After so much fanfare, debate, editing, re-editing and controversy - Rob Zombie's directorial debut arrives with more of a whimper than a bang in cinemas this month. The result? Overhyped most certainly, and nowhere near as gory or controversial as you may think, yet there's some surprisingly impressive work here from Zombie who manages to at least give this tired retread of "The Texas Chainsaw Massacre" an interesting visual appeal.
This is direct-to-video fare at best though with the limited budget quite heavily on display in both the sets and the ultimately limp material. Sadistic horror films aren't exactly in short supply right now - last year saw a glut of shockers in the genre, the worst being the woeful "Fear.Com". 'House' is definitely better than that though ultimately just as pointless.
A few years back "Texas Chainsaw Massacre: The Next Generation" came out which had a frumpy Renee Zellweger running and screaming as Matthew McConaughey and a family of bad hair oddballs made scary faces and every now and then carved up her friends.

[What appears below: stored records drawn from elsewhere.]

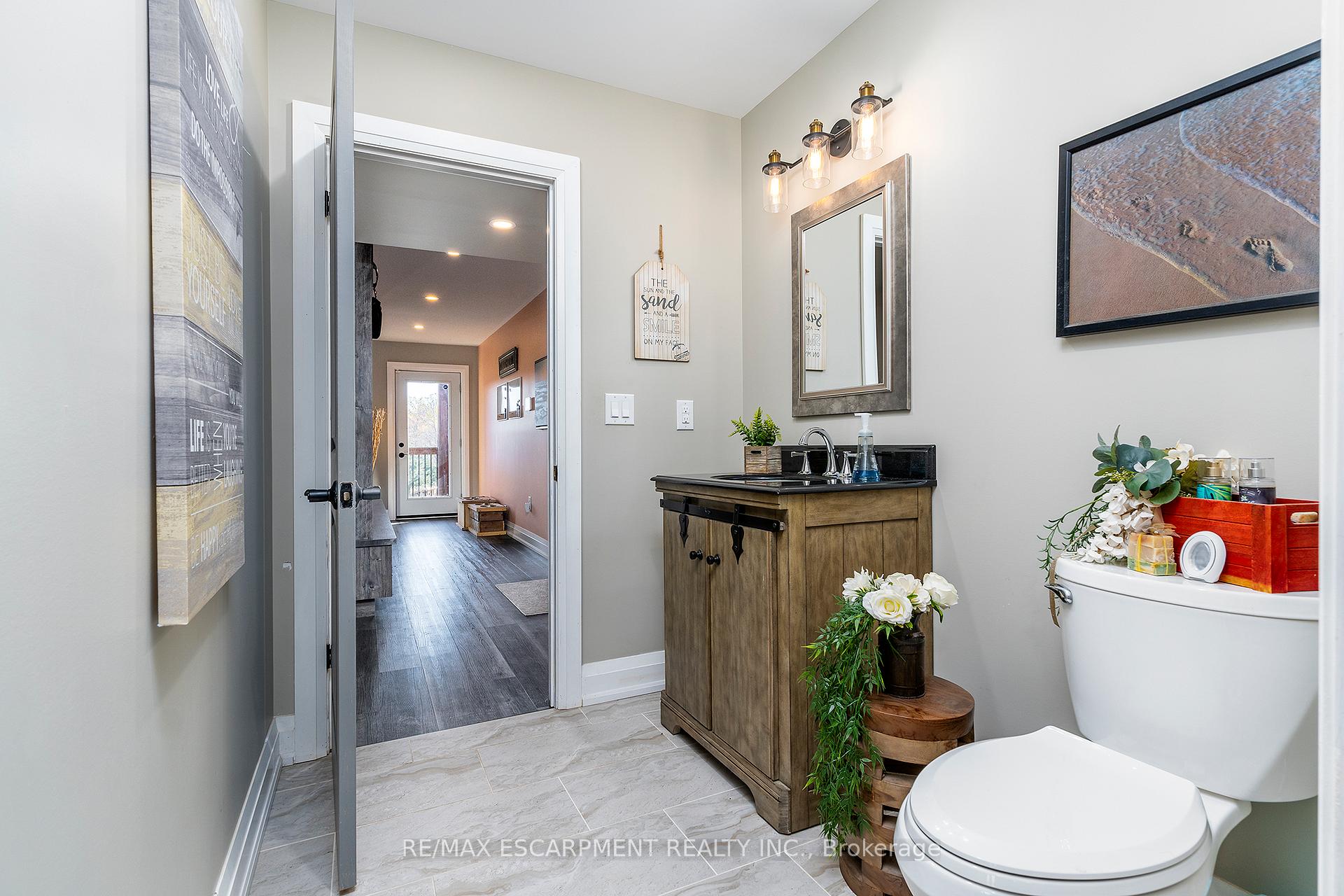 Photo 14 of 11417 Lakeshore Road, Wainfleet, Lakeshore — HOMEH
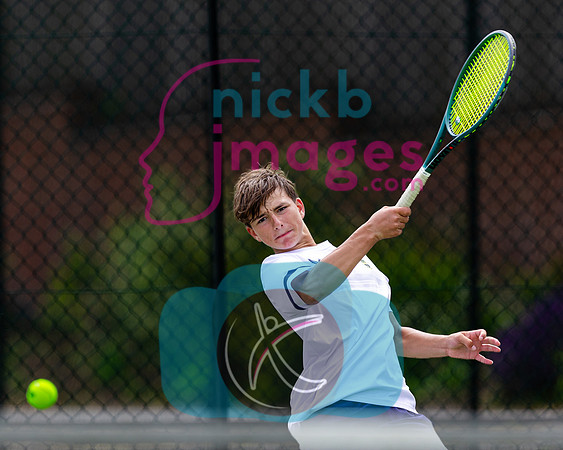 SSM-Boys-Tennis-Finals-020726-101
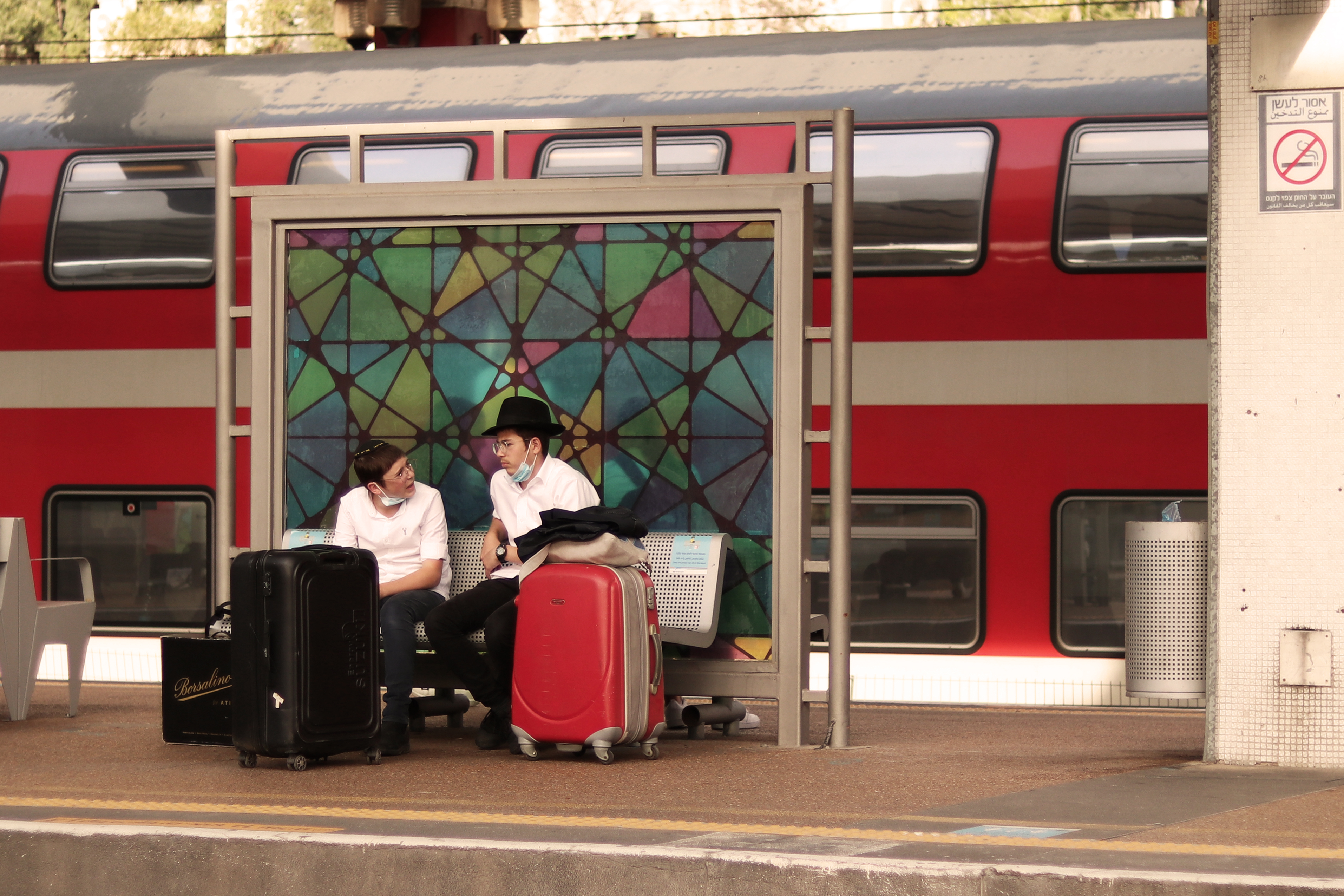 IMG_9080 העתק.jpg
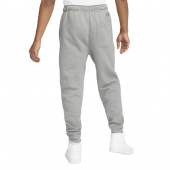 Jordan Essentials Fleece Pant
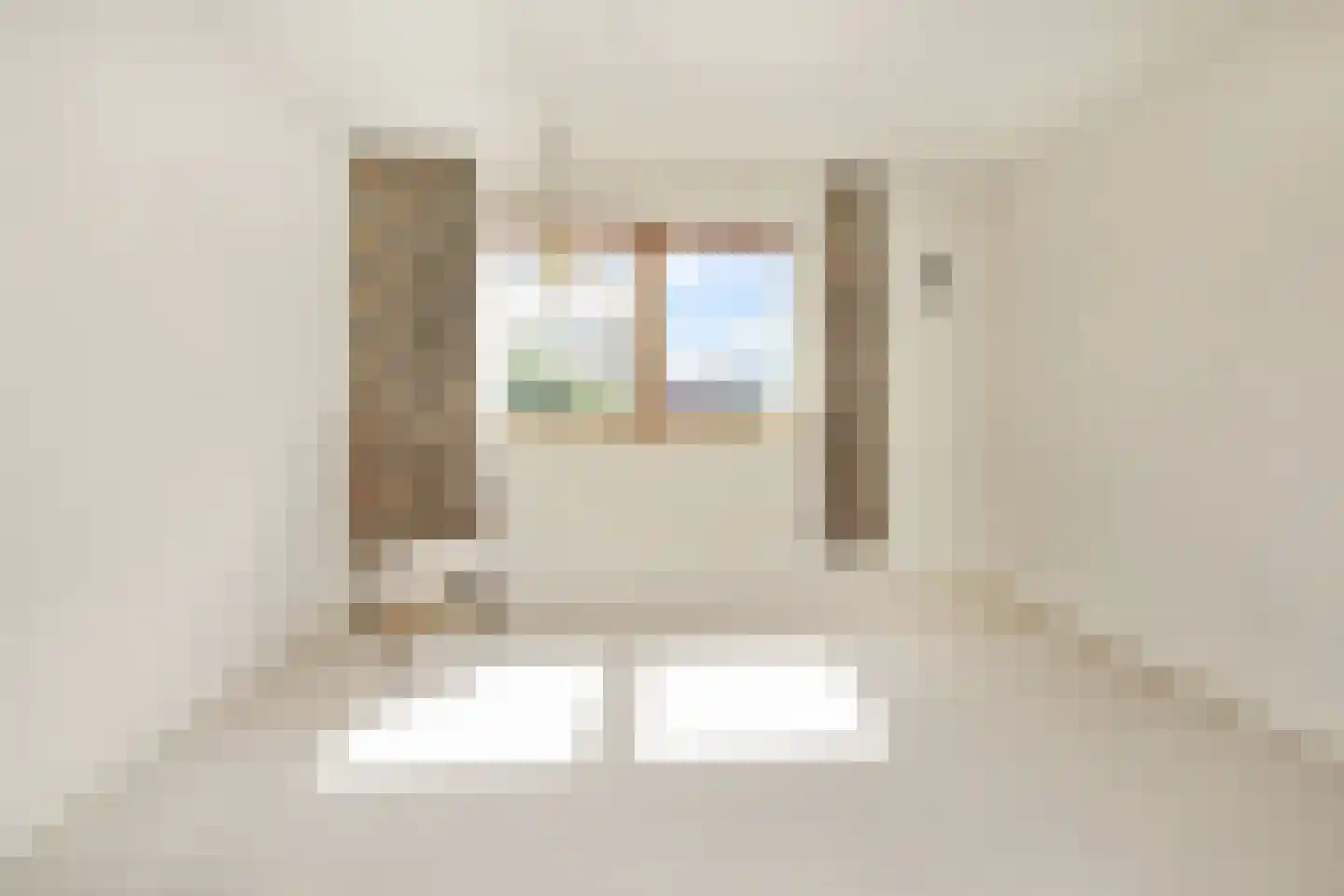 Celsiusplantsoen 2 Badhoevedorp thumbnail 22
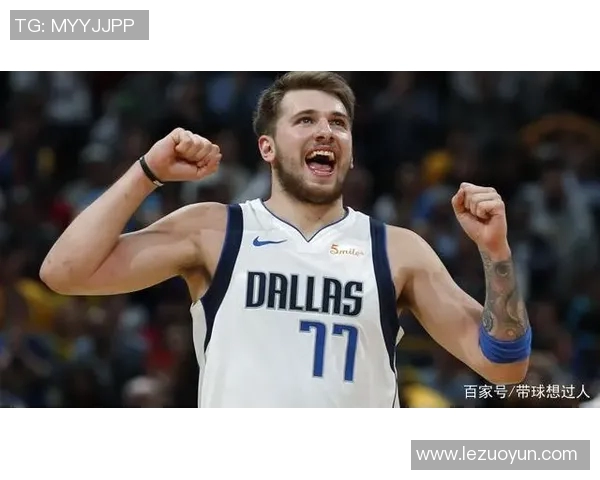 美国篮球明星身高标准探讨及其对职业生涯的影响分析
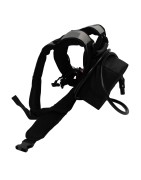 ADAPTADOR ARNÉS  BATERÍA 60V ANOVA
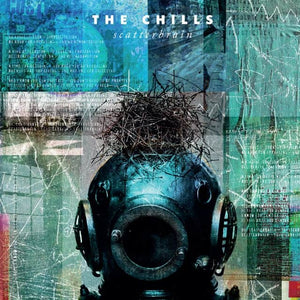 The Chills | Scatterbrain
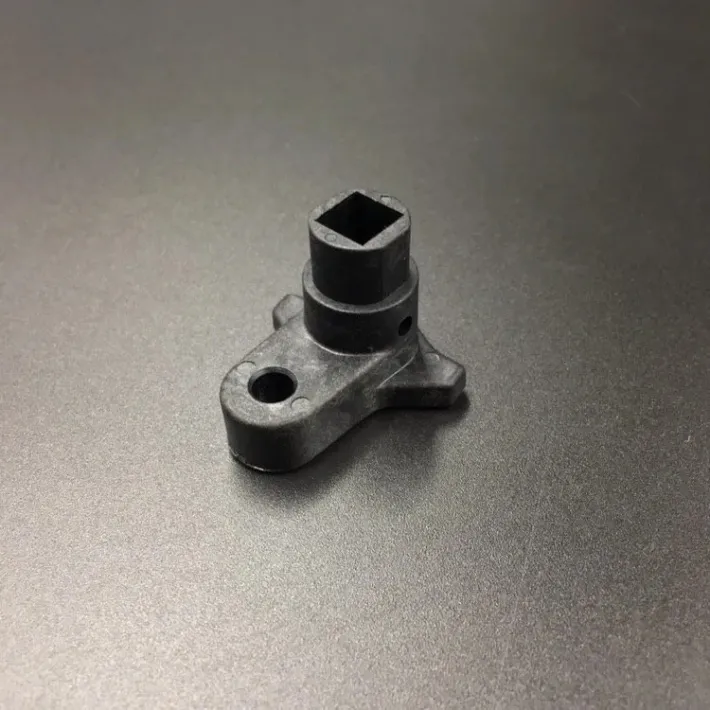 6J8-44173-02 — 1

This film is practically the same save for one element - some deft work by Sid Haig as the fun but creepy Captain Spaulding. The rest of the family though, with the exception of Jeanne Carmen who seems to be having a ball, and our requisite 'victims' are wastes of space really with only little explanation and a penchant for high toned giggling.
There's no real attempt to develop a plot, the retread of famous serial killers of the Mid-West seems very tired, and of course the last 30 minutes in which our wrinkled teenage heroinne cries as creepy mental patients drool at her you just want to fast forward through.
Zombie works the camera well and his music talents allow for a good use of the hard rock score, but ultimately despite all the visual trickery there's a lack of atmosphere, tension and even shock. The most controversial film of the last few years? Hardly - certainly not one of the best (or even cohesive) in any case.